Heat, noise, and vibration. These are the hallmarks of productive engineering and manufacturing environments. They can also be part of an early-warning system that highlights impending problems.

Tracking and analysing data is an invaluable part of a condition-monitoring process. If a maintenance operator understands a machine’s normal operating parameters, they can identify any anomalies. This is important, because if equipment starts to generate excessive noise or overheats, it’s almost certainly a sign something needs urgent attention.

What happens next, though, is not necessarily cut and dried.

Critical thinking
If a problem has been detected, a choice has to be made – take the machine offline as soon as possible for repair, or wait and see what happens. If the machine or part is not involved in critical operations, there will be less of an imperative to get it fixed early. But ensuring it doesn’t fail at the worst possible time becomes more crucial if it is business-critical.

Dr Moray Kidd is a respected academic in the field of maintenance engineering. He believes leaving a problem alone can sometimes be an acceptable course of action. But, he says, too many businesses default to that option without knowing whether it’s the right thing to do.

[Dataset excerpts]

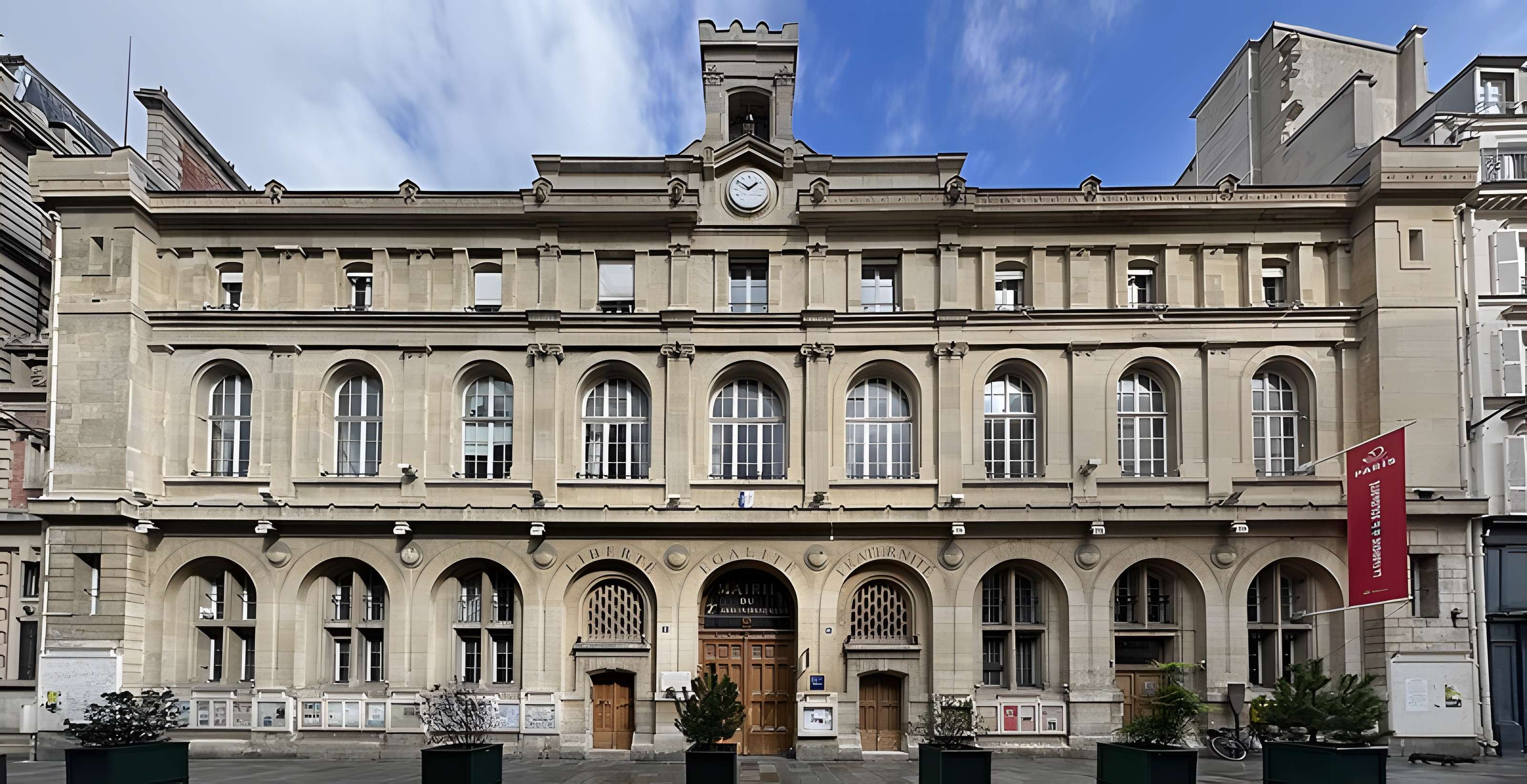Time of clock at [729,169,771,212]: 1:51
---
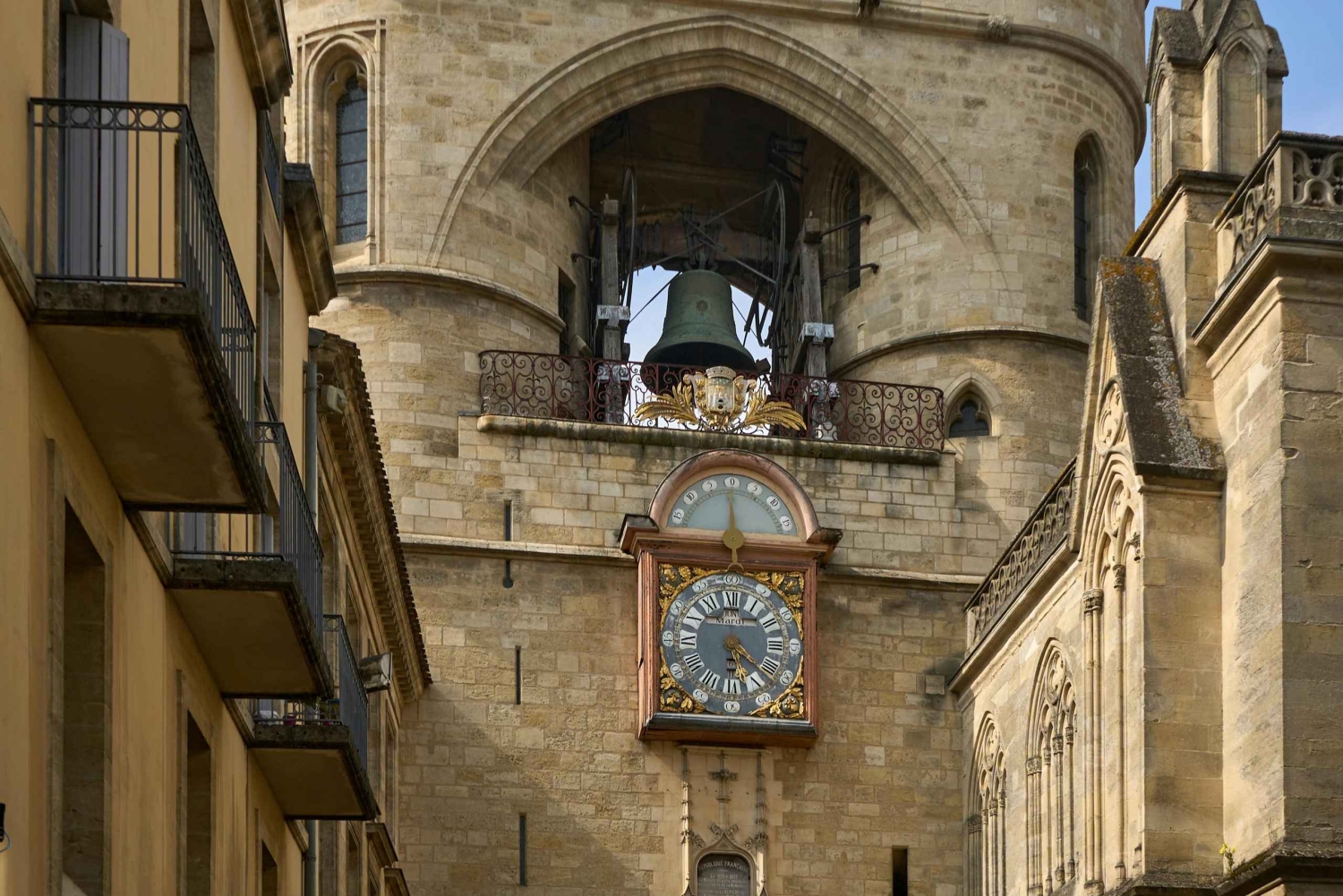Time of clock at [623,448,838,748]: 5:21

[What needs to be done] Copy out the full text above on condition monitoring of machinery, keeping every word and line unchanged.

[Response to this exercise]
Heat, noise, and vibration. These are the hallmarks of productive engineering and manufacturing environments. They can also be part of an early-warning system that highlights impending problems.

Tracking and analysing data is an invaluable part of a condition-monitoring process. If a maintenance operator understands a machine’s normal operating parameters, they can identify any anomalies. This is important, because if equipment starts to generate excessive noise or overheats, it’s almost certainly a sign something needs urgent attention.

What happens next, though, is not necessarily cut and dried.

Critical thinking
If a problem has been detected, a choice has to be made – take the machine offline as soon as possible for repair, or wait and see what happens. If the machine or part is not involved in critical operations, there will be less of an imperative to get it fixed early. But ensuring it doesn’t fail at the worst possible time becomes more crucial if it is business-critical.

Dr Moray Kidd is a respected academic in the field of maintenance engineering. He believes leaving a problem alone can sometimes be an acceptable course of action. But, he says, too many businesses default to that option without knowing whether it’s the right thing to do.